Sor Dontos lançou um relance ansioso em volta.

– O risco é grande demais. Deve vir aqui, ao bosque sagrado. O tanto quanto puder. Este é o lugar mais seguro. O único lugar seguro. Mais nenhum. Nem nos seus aposentos, nem nos meus, nem nas escadas, nem no pátio, mesmo se parecer que estamos sozinhos. Na Fortaleza Vermelha as pedras têm ouvidos, e só aqui podemos falar livremente.

– Só aqui – Sansa repetiu. – Lembrarei.

– E se eu lhe parecer cruel, trocista ou indiferente quando os homens estiverem observando, perdoe-me, menina. Tenho um papel a desempenhar, e você deve fazer o mesmo. Um passo em falso e nossas cabeças adornarão as muralhas, assim como aconteceu com a do seu pai.

Ela fez um meneio.

– Compreendo.

– Terá de ser corajosa e forte… e paciente. Acima de tudo paciente.

– Serei – Sansa prometeu. – Mas… por favor… apresse-se o máximo possível. Tenho medo…

– Também tenho – Sor Dontos confessou, com um sorriso triste no rosto. – E agora deve ir, antes que notem sua ausência.

– Não vem comigo?

– É melhor que nunca sejamos vistos juntos.

Anuindo, Sansa deu um passo… Depois, girou nos calcanhares, nervosa, e deixou suavemente um beijo na cara dele, de olhos fechados.

– Meu Florian – sussurrou. – Os deuses ouviram as minhas preces.

Fugiu ao longo do passeio do rio, passando pela cozinha pequena e atravessando o pátio dos porcos, com os passos apressados perdendo-se por entre os roncos dos porcos nas suas pocilgas. Casa, pensou, casa, ele vai me levar para casa, ele vai me manter a salvo, o meu Florian. As canções sobre Florian e Jonquil eram as suas favoritas. Florian também era modesto, embora não fosse tão velho.

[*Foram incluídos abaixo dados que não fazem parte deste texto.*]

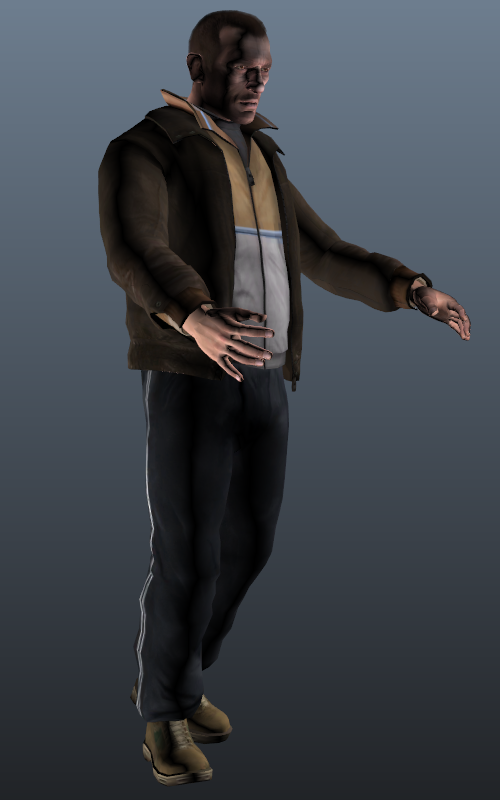misskate_1 - obvious_shrug misskate_1 - obvious_shrug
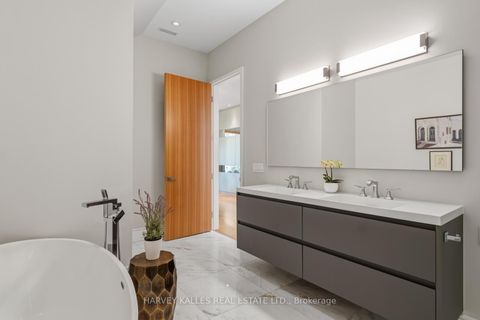 Photo 38 at 67 Heath Street W, St. Clair, Toronto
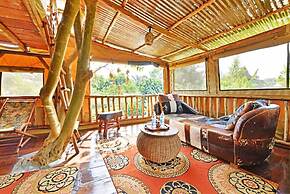 Malakai Eco Lodge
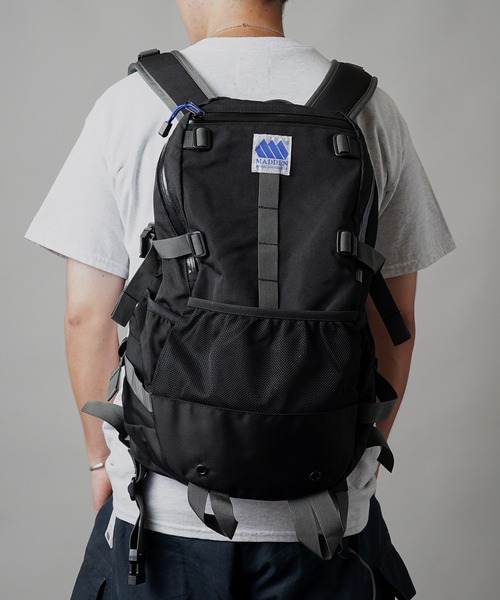 バックベアードの商品一覧 通販 - Yahoo!ショッピング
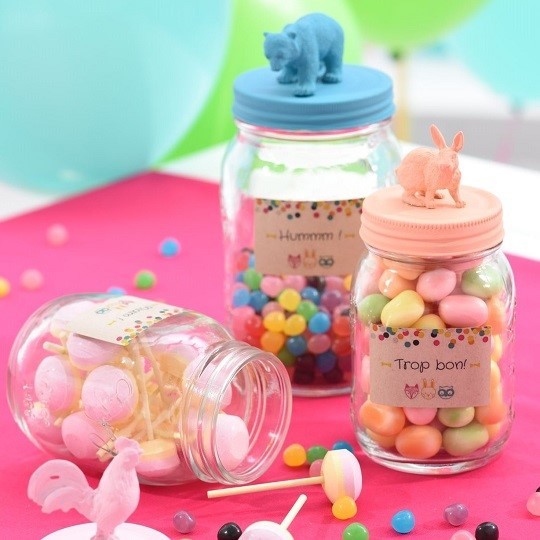 babyshower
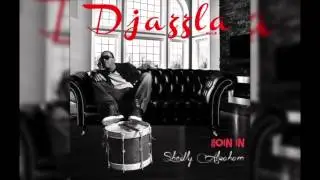 Djazz La - Discussion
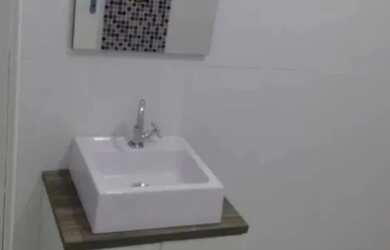 Imagem 13: Casa 3 dormitórios para Venda em Sorocaba / SP no bairro Jardim Carolina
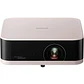 Proyector Epson Lifestudio Pop EF-61 rosa Full HD 3LCD Google TV Bose - Miniatura 1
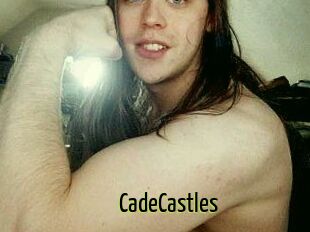 CadeCastles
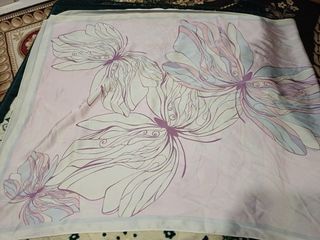 (Category: ) located in . Submitted by farishasni (Listing ID 1317524827, Image 1). Description: .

Corria em disparada ao longo da escada em caracol, quando um homem saiu de uma porta escondida. Sansa enroscou-se nele e perdeu o equilíbrio. Dedos de ferro seguraram seu pulso antes que caísse, e uma voz profunda rouquejou:

– É uma longa queda pelo caracol abaixo, passarinho. Quer nos matar? – a gargalhada dele era áspera como uma serra serrando pedra. – Talvez queira.

Cão de Caça.

– Não, senhor, mil perdões, nunca o faria – Sansa afastou os olhos, mas era tarde demais, ele tinha visto seu rosto. – Por favor, está me machucando – tentou se soltar.